Exercise directions
Transcribe the full text on GPT-3 and the future of AGI word for word, keeping its original wording and punctuation.

Provided text
■ ■ ■ ■
GPT-3 and the Future of AGI
With much fanfare within the Machine Learning and broader tech community GPT-3 was recently released by OpenAI. GPT-3, as the name indicates, is the 3rd version of OpenAI’s transformer based neural network language model or Generative Pretrained Transformer (GPT).
There are many good articles and technical primers that you can read about the model here, here and here. A friend also shared this blog with me that illustrates in a human-friendly way some of the interesting and amazing implications of the technology.
But in quick summary, GPT-3 continues the good work on transformer architectures started with BERT and continues to make progress towards strong general purpose language models that can be used for any variety of natural language processing (NLP) and understanding tasks. Rather than building a custom model for each NLP Machine Learning problem or task, these large pre-trained language models can be used and transfer their knowledge to a new domain of NLP problems. This was the major breakthrough in NLP pre-training and transfer learning that emerged just a few years ago.
What’s interesting about these models — unlike supervised learning tasks — is that humans don’t need to be involved to label data or train the system manually. The systems are pre-trained on huge corpus of text including WikiPedia (something like ~500GB of text) using 175B parameters and cost $12M of computer hardware to train. Its a big model :)
There’s been much debate about whether its a game-changer or just a brute force trick and I think it goes to the heart about our approach to general intelligence.
I don’t think anyone has or could rightly claim that GPT-3 is a breakthrough in AGI — Artificial General Intelligence. But I do think most can agree that it does produce impressive results.
The criticisms against it are that with 175B parameters (175B!?!) that the model has somehow memorized the English language.
This appears unsatisfying for two reasons:
- It feels like a statistical trick — without any real underlying learning.
- It does not appear generalizable to any other general intelligence problems.
I think this claim is only half-true.
I think as for the “trick” — I think we can take comfort and knowledge that fantastical technological progress doesn’t always mimic nature.
■ ■ ■ ■
Given information

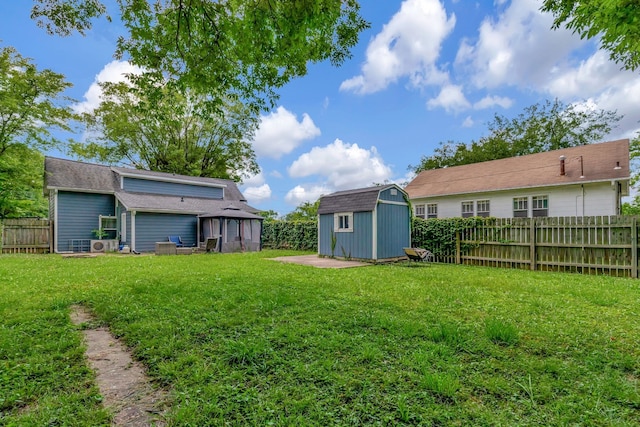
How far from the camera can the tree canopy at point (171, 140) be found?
2597cm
■ ■ ■ ■
Solution for this task
GPT-3 and the Future of AGI
With much fanfare within the Machine Learning and broader tech community GPT-3 was recently released by OpenAI. GPT-3, as the name indicates, is the 3rd version of OpenAI’s transformer based neural network language model or Generative Pretrained Transformer (GPT).
There are many good articles and technical primers that you can read about the model here, here and here. A friend also shared this blog with me that illustrates in a human-friendly way some of the interesting and amazing implications of the technology.
But in quick summary, GPT-3 continues the good work on transformer architectures started with BERT and continues to make progress towards strong general purpose language models that can be used for any variety of natural language processing (NLP) and understanding tasks. Rather than building a custom model for each NLP Machine Learning problem or task, these large pre-trained language models can be used and transfer their knowledge to a new domain of NLP problems. This was the major breakthrough in NLP pre-training and transfer learning that emerged just a few years ago.
What’s interesting about these models — unlike supervised learning tasks — is that humans don’t need to be involved to label data or train the system manually. The systems are pre-trained on huge corpus of text including WikiPedia (something like ~500GB of text) using 175B parameters and cost $12M of computer hardware to train. Its a big model :)
There’s been much debate about whether its a game-changer or just a brute force trick and I think it goes to the heart about our approach to general intelligence.
I don’t think anyone has or could rightly claim that GPT-3 is a breakthrough in AGI — Artificial General Intelligence. But I do think most can agree that it does produce impressive results.
The criticisms against it are that with 175B parameters (175B!?!) that the model has somehow memorized the English language.
This appears unsatisfying for two reasons:
- It feels like a statistical trick — without any real underlying learning.
- It does not appear generalizable to any other general intelligence problems.
I think this claim is only half-true.
I think as for the “trick” — I think we can take comfort and knowledge that fantastical technological progress doesn’t always mimic nature.